How Long Does It Take for an Object to Fall from Height h?

[whaler]

I have been having some problems with this question:

An object falls from a height h from rest. If it travels a fraction of the total height of 0.5665 in the last 1.00 s, find the time of its fall.

I started by saying h=(0.5)(g)(T^2)
Then I said that 1-.5665h=(0.5)(g)(T-1)^2

I have no idea if this is even remotly right. Please help.

 

[Kurdt]

You have the correct equation. All you need to do is set T=1 and you know that the distance traveled is 0.5665h.
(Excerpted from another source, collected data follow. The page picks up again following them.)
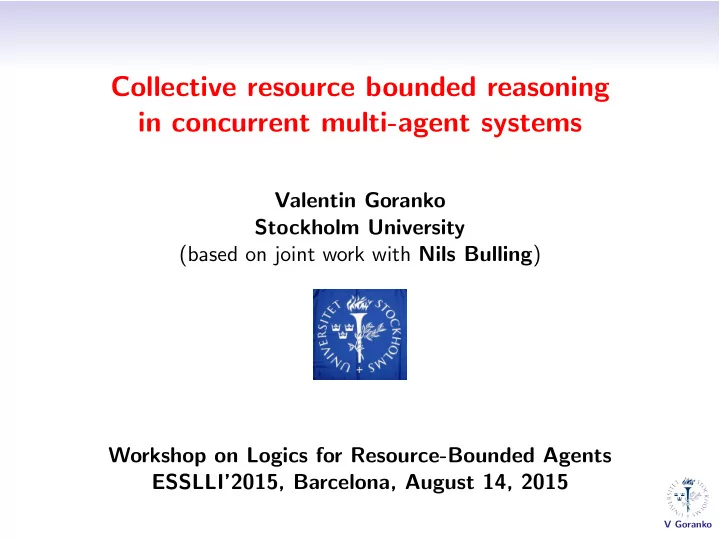 Collective resource bounded reasoning in concurrent multi-agent systems

Valentin Goranko
Stockholm University
(based on joint work with Nils Bulling)

STOCKHOLMS UNIVERSITET

Workshop on Logics for Resource-Bounded Agents
ESSLLI'2015, Barcelona, August 14, 2015

V Goranko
Then you can solve for the height put it back in the original equation and solve for total time.

 

[whaler]

so that it states

h=(.5)(9.81)(1)?

 

[Kurdt]

so that it states

h=(.5)(9.81)(1)?

you would have $$0.5665 h =\frac{1}{2}g$$

Now rearrange for h.

When you find h put it back into the original equation and solve for t.

 

[whaler]

i got an h=8.66
Then i put that in and got a value
t=1.33s

That is not the right answer though...where am i going wrong?

 

[Kurdt]

i got an h=8.66
Then i put that in and got a value
t=1.33s

That is not the right answer though...where am i going wrong?

No worries its my fault. Give me a minute (doing many things at once) and I'll correct my mistake.

 

[whaler]

know the feeling...not a problem

 

[Kurdt]

Ok so the equation that describes the motion is:

$$s=h-\frac{1}{2}gt^2$$

Now the question tells you that in the final second the particle falls $s=0.5665h$ therefore,

$$0.5665h = h-v_t-\frac{1}{2}g$$

where v_t is the velocity at t-1 seconds. You can work out this velocity and should get a quadratic in h.

 

[whaler]

so how would I find the vt though?
would i solve the first equation for h and then plug that into the second?

 

[Kurdt]

What about other kinematic equations? Do you know any more?

 

[whaler]

my prof does not teach? have not be given any others yet

 

[Kurdt]

There are some basic formula here

https://www.physicsforums.com/showthread.php?t=110015

 

[whaler]

Thank You For All The Help!